National Committee for Adoption


The National Committee for Adoption, now the National Council for Adoption, is inarguably, the leading force in sealed records and the adoption status quo. It's no surprise, since they were formed for the express purpose of maintaining the sealed status quo, and in fact, for strengthening it. The year was 1978, Carter was in the White House, and sealed record systems were firmly entrenched worldwide, but most particularly in the U.S. Carter convened a panel of independent experts in the field of child welfare to address the issue of 'special needs' adoption, and to draft some model state legislation. The panel instead came up with a Model State Adoption Act that threw open records to adult adoptees, and instructed adoption agencies to serve as intermediaries in searches by birthparents for their adopted children. It is at this point, that a very telling period in modern-day adoption reform commenced. In response to this legislation, whom do you suppose formed a lobby group designed to defeat it? Hearing the arguments of the sealed records supporters, one would assume that legions of birthparents would have rallied to try and uphold their promised and desired confidentiality. Or perhaps legions of adult adoptees would organize to send a message of their happiness with their silenced status.
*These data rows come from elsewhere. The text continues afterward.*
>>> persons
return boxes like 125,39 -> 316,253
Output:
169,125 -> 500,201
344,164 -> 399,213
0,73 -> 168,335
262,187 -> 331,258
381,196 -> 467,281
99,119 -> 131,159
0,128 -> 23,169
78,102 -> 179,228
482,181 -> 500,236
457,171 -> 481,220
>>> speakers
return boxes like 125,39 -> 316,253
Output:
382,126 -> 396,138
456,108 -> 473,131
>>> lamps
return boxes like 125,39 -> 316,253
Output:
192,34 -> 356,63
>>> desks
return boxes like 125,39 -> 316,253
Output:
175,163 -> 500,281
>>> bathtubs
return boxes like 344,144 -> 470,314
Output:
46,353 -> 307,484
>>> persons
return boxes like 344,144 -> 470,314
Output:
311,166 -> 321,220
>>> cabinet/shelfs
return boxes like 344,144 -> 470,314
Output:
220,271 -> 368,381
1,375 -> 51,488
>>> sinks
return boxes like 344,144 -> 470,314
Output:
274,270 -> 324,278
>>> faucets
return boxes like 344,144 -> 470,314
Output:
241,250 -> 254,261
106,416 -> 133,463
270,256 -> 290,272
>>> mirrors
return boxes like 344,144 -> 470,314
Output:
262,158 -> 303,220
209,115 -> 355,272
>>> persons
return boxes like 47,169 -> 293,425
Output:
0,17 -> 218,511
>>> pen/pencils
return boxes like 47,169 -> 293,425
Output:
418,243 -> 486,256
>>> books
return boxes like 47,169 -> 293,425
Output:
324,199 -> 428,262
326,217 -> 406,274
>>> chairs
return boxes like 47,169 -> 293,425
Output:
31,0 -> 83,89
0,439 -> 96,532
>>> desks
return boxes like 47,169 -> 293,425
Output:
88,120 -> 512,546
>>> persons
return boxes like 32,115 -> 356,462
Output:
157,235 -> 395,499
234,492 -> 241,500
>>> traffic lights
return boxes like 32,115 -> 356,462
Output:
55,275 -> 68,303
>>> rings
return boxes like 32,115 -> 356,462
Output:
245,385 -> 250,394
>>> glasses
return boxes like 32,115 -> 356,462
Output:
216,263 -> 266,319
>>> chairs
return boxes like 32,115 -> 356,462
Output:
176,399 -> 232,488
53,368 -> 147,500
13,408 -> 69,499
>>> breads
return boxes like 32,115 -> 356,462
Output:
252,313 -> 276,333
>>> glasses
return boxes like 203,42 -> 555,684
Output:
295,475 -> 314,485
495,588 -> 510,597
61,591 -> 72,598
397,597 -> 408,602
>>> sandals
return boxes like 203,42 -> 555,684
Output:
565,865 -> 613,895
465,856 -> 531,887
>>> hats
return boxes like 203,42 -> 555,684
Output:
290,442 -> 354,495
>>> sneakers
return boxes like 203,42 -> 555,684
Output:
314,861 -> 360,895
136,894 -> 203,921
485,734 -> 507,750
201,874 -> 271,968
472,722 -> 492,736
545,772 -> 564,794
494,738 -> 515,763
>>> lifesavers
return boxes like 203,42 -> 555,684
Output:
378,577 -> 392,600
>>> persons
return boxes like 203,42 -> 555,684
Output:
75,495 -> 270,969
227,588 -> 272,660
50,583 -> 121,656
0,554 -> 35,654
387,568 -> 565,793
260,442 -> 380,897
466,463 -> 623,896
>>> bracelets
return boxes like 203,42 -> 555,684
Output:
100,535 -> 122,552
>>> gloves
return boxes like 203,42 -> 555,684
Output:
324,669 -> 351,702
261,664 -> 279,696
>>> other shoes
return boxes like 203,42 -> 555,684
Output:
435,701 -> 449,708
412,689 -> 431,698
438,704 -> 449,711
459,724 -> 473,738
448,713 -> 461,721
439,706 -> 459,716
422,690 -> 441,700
Well, that didn't happen. Instead, it was the Edna Gladney Home, an agency in Fort Worth Texas, who went to its supporters, comprised mainly of adoptive parents, to raise money for a lobbying organization to defeat the open records provisions of the Model State Adoption Act. The result was the National Committee for Adoption. The NCFA and at its helm, William Pierce, convinced Senators such as John Tower and Jeremiah Denton to argue that open records threatened adoption, and when Reagan took over the White House, the original Model State Adoption Act had been supplanted by an anemic version that did away with the open records provisions, as well as many other reforms. The shortened act formed the basis of the Uniform Adoption Act currently making the rounds in several state legislatures.